__WHAT YOU WILL DO__. Find every line below with the word "family" in it, and copy each one.

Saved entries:

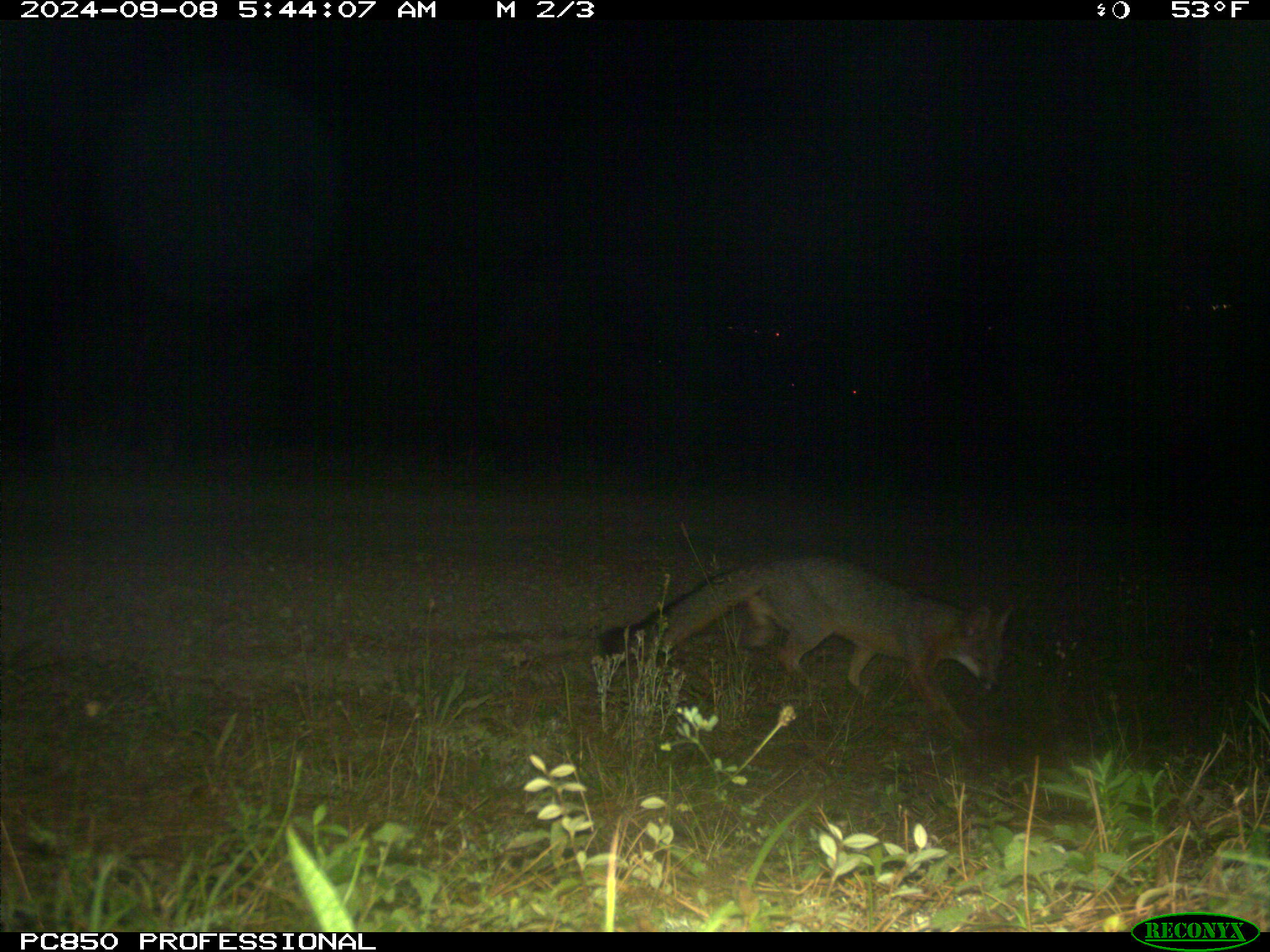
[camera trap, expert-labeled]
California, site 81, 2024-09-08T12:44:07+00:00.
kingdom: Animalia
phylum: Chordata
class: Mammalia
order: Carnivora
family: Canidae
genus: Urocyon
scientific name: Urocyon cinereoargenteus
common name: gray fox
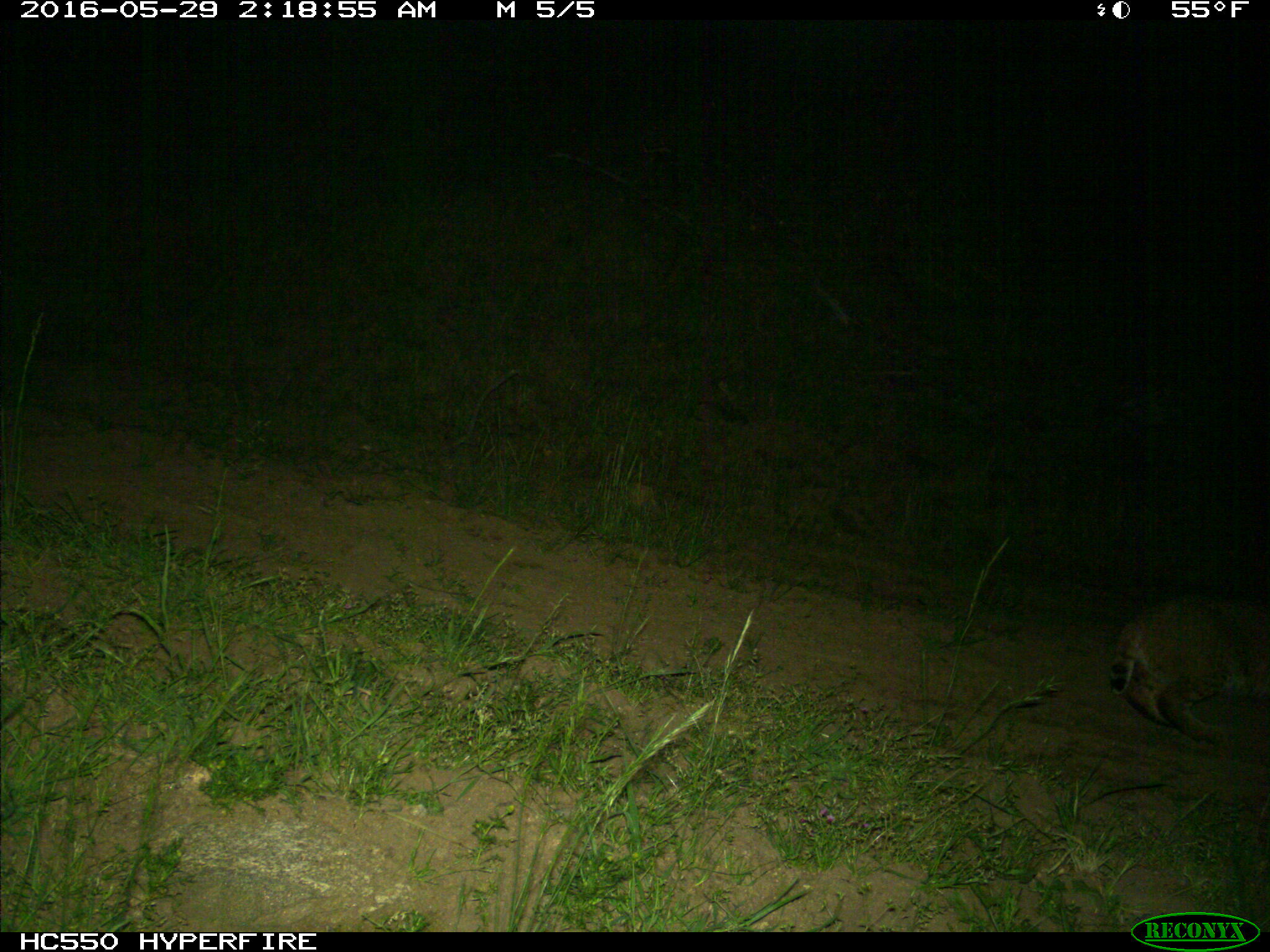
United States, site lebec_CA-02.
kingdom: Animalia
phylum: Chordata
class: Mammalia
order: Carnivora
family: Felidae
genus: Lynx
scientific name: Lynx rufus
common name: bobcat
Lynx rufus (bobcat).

==

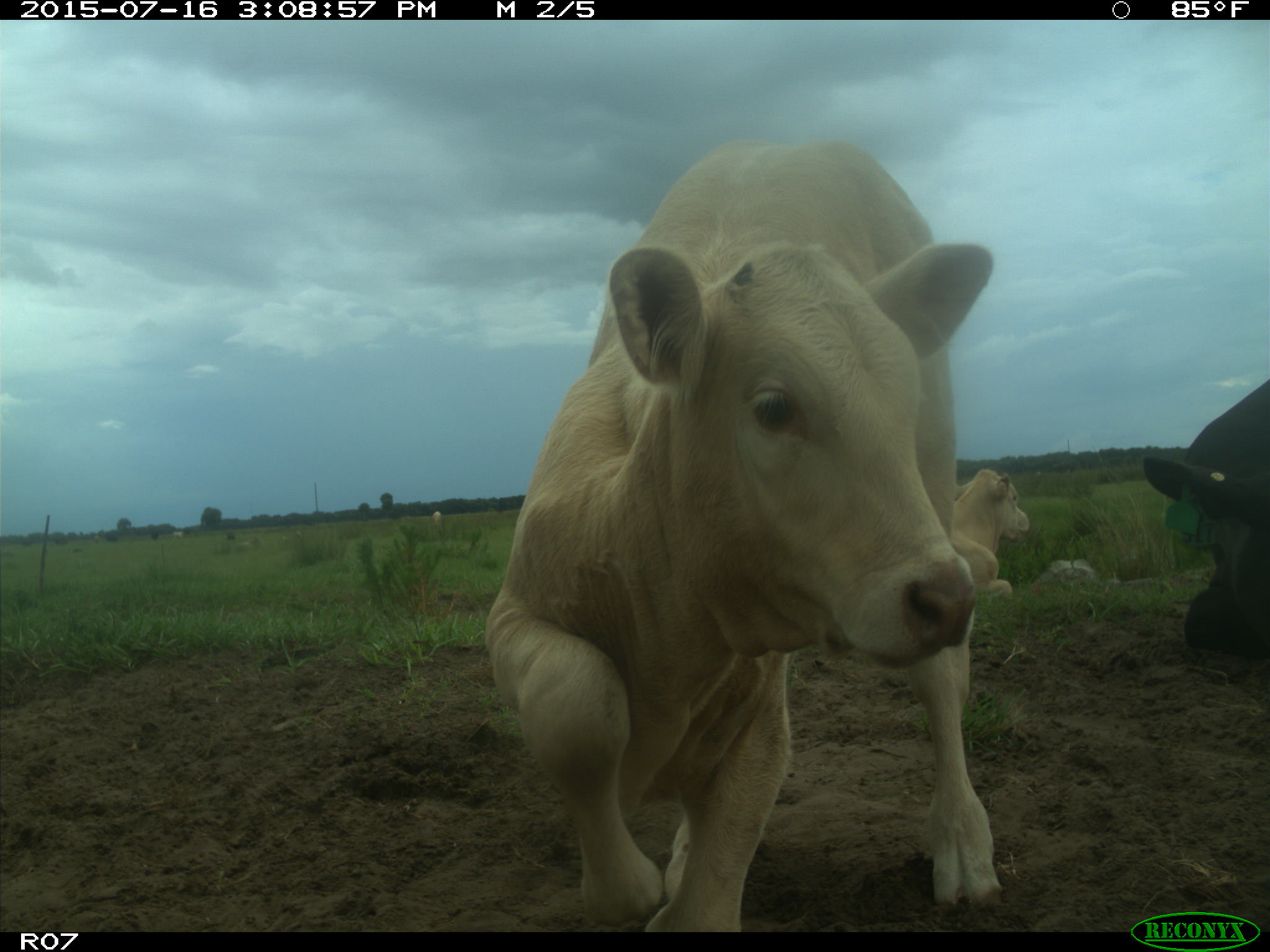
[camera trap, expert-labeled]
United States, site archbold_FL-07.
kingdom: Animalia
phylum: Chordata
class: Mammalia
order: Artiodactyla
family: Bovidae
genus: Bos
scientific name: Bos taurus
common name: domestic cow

--

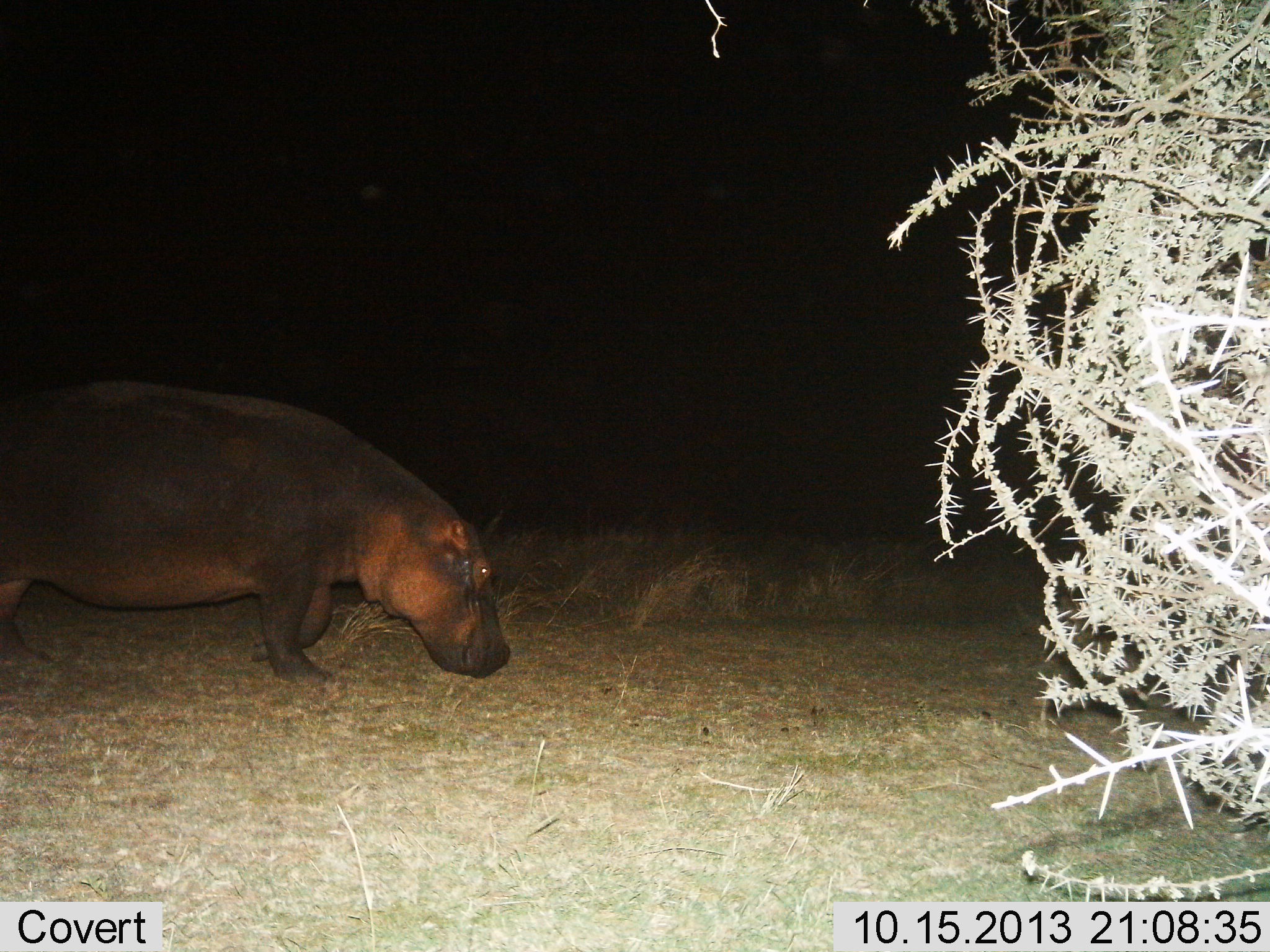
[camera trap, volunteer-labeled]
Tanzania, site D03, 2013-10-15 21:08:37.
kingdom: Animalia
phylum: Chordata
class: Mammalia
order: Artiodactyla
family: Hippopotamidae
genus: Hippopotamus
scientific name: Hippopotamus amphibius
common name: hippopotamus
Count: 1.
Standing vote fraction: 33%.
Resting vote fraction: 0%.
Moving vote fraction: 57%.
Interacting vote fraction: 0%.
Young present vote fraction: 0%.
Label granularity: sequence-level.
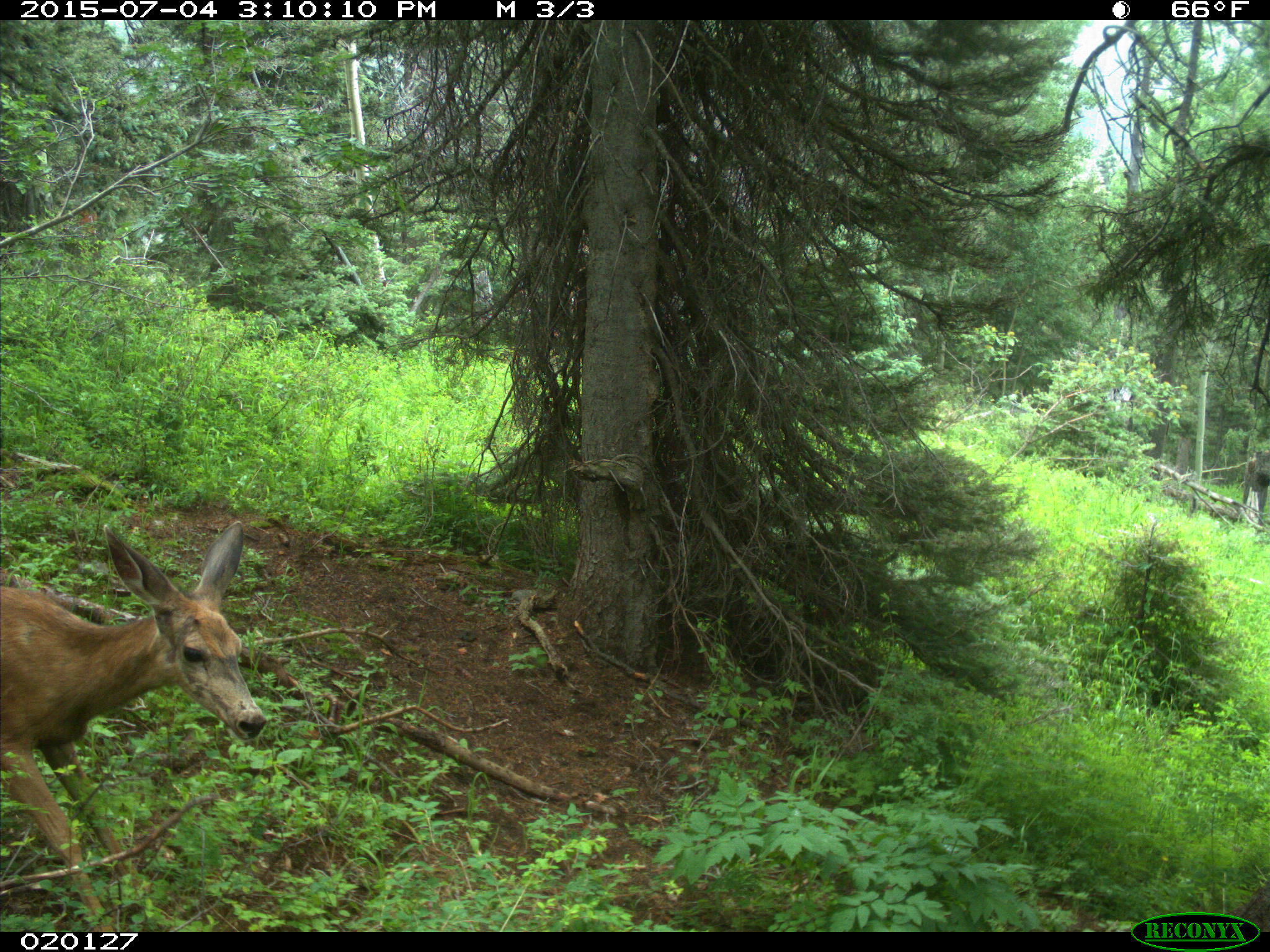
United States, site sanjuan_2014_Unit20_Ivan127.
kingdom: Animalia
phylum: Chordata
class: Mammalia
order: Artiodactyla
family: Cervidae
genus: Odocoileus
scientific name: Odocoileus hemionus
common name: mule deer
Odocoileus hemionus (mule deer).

__REPLY TO THE EXERCISE__.
family: Canidae
family: Felidae
family: Bovidae
family: Hippopotamidae
family: Cervidae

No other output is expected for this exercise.